Ashkenazi Jews or Ashkenazim (those from Central and Eastern European) make their charoset with chopped apples or pears with almonds or walnuts. Mizrahi Jews or Mizrachim (those from North Africa and the Middle East) may add apricots. And Sephardi Jews or Sephardim (the Mediterranean, from Spain or Portugal) use a different recipe altogether. "Nowadays, Sephardi charoset is mainly made with dates, figs, cinnamon, and nuts. It doesn't have apples — this is the main difference," says Hélène Jawhara Piñer, chef, scholar, and author of Sephardi: Cooking the History. Recipes of the Jews of Spain and the Diaspora from the 13th Century to Today.
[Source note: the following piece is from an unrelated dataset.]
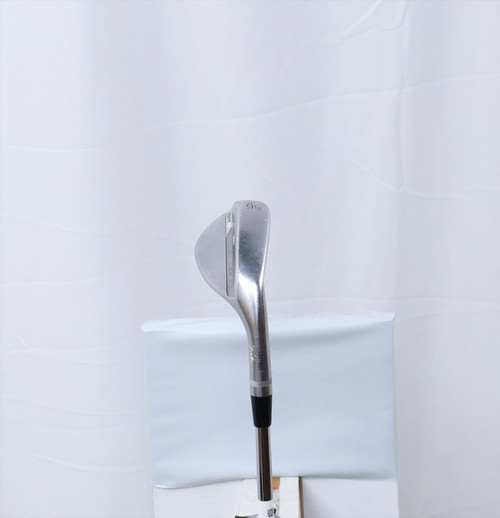 Titleist Vokey Sm8 Tour Chrome F Grind Wedge 56°-14 Wedge No Label 12648293 Good Titleist Vokey Sm8 Tour Chrome F Grind Wedge 56°-14 Wedge No Label 12648293 Good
Another Sephardi take on charoset is arrope, a gooey syrup made by boiling raisins and water, mixed with nuts.

Apples Versus Dates

In addition to heritage and tradition, geography, plus the fruits and nuts available in those ancient lands, obviously account for the many interpretations of this ritualistic dish. "The climate of a territory always has an influence on the crops that grow. It shapes our diet and forces us to adapt. The diet of the Jews is not spared by this component," says Jawhara Piñer, noting that the domesticated apple dates from the third millennium. "As it requires cold winters to grow, this may explain why the Ashkenazim of northern Europe use it more, compared to the Sephardim of Spain and southern Europe where the climate is more favorable to the growth of fig trees and date palms."

Whether chunky or viscous, made with chopped apples, dates, or arrope, charoset plays an integral role in the Passover seder. Matched with matzo, it's an unbeatable snack. Big picture, it's also the stuff that memories are made of. "The best way to eat charoset is at the Passover seder surrounded by family and friends," says Alfond.